Members of the National Union of Teachers will strike on Wednesday 26 March.
Talks with the Department of Education are ongoing, but the government has made it very clear that these talks will not deal with the issues at the heart of the teachers’ dispute. They will only discuss the implementation of policies, including the raising of the retirement age to 69, the end of final salary pensions, and the end of automatic annual pay progression.
Unfortunately, the other main teaching union, NASUWT, will not strike. This has left some NUT members in schools demoralised and frustrated and where emboldened headteachers are using NASUWT’s inaction to press the advantage and keep schools open.
The refusal of other teacher unions to co-ordinate with NUT is the biggest help Michael Gove could hope for. To counter this, activists on the ground should ensure picket lines talk to NASUWT members, and that joint NUT-NASUWT meetings are set up for after the strike day to discuss escalating action in their schools jointly on workload and local pay policies.
What happens after 26 March?

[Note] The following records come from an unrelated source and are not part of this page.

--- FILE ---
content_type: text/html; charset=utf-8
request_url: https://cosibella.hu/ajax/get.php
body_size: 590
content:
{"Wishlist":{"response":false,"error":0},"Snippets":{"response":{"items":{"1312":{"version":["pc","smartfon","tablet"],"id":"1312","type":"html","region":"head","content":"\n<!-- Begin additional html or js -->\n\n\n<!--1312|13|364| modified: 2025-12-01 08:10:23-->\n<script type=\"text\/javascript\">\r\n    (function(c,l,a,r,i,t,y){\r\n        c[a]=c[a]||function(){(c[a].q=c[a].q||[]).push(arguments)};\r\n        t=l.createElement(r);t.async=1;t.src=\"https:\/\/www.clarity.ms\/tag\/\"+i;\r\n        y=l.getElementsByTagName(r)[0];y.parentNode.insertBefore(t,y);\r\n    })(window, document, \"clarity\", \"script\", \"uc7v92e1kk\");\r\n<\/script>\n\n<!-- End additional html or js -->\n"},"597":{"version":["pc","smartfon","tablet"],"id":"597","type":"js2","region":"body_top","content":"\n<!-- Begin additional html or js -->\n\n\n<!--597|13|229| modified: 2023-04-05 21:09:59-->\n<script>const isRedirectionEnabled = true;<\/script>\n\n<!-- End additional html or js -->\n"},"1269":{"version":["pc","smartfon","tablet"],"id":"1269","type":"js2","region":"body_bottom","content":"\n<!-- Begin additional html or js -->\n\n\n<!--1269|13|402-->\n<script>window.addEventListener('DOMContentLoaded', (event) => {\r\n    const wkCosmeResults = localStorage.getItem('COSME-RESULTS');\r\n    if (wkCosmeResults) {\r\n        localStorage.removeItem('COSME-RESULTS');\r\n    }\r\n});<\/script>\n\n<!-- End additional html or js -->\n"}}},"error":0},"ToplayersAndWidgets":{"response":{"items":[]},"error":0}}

A well-supported strike might force NASUWT to reconsider its position, but whether this dispute involves both unions, or just the NUT, it cannot hope to win on the basis of very occasional one-day strikes. If all the strikes so far had been part of a strategically-planned, publicly-advertised, and less spread-out series of strikes — we may have been getting somewhere. Escalated action would be more possible on the basis of such a campaign, rather than Duke of York-style one-day spectacles.
Since 2012, the Local Associations National Action Campaign (LANAC) has argued for an escalating programme of action designed to win the dispute or force significant concessions.
Public campaigning, street stalls, rallies and meetings that the NUT has rightly been carrying out need to be backed up with a serious industrial strategy.
This continues to be the only way to revive the dispute and give real hope to the tens of thousands of teachers who will strike on 26 March.
The attacks on teachers have increased since the 2011 pension cuts. There have been changes to national pay arrangements, and a huge expansion of academies. The NUT and the other teachers’ unions need to address some of the core issues such as national pay, pension age, and excessive workload. To restore national pay rates, reduce the unsustainable workload, and ensure that these things apply to all state-funded schools, it will be necessary to draw up a clear set of demands.
A fight for a national contract, campaigned for by teacher trade unionists alongside parents and the wider public, could become a tool for breathing new life into a long-running dispute.
In February 2014, LANAC agreed to stand two candidates for the leadership of the NUT, Martin Powell-Davis for General Secretary and Patrick Murphy for Deputy General Secretary. This is an important step in challenging the existing leadership and its current (lack of) “strategy”. Patrick and Martin have consistently argued and voted on the Executive for escalating, coordinating, and planning a calendar of industrial action as well as a more independent and assertive approach to winning NASUWT to action.
However challenging, the current NUT leadership electorally is not an end in itself.
This must be part of opening up a serious discussion about industrial strategy throughout all layers of the union.
The left in the London NUT elections
In the NUT Executive elections for Inner London, for which ballot papers were posted out on 19 March, the SWP has allied with Alex Kenny to try to remove Martin Powell-Davies from the Exec.
Powell-Davies is a member of the Socialist Party, but has consistently been among those on the NUT Exec arguing for ongoing and escalating industrial action focused on definite demands (not just an appeal to Tory minister Michael Gove to “consider compromise” with the NUT).
Nominally the Exec has a left majority; but in fact every major vote has been decided by a de facto alliance, of the CDFU (one of the left factions), the “soft left” of the STA (another left faction) and the incumbent full-time officials, with the old right wing.
Kenny is the leading figure in that STA “soft left”, and an Inner London Exec member. In the current election he is campaigning jointly with SWPer Jess Edwards to remove Powell-Davies from the Exec.
The leaflets from Kenny and Edwards say little other than that they like education and dislike Gove, but their hope must be that Edwards will win enough votes on the strength of being a woman and a primary teacher to displace Powell-Davies.
Solidarity urges Inner London teachers to vote for Powell-Davies, who will also be contesting the next NUT General Secretary election in an alliance with AWL member Patrick Murphy as candidate for Deputy General Secretary.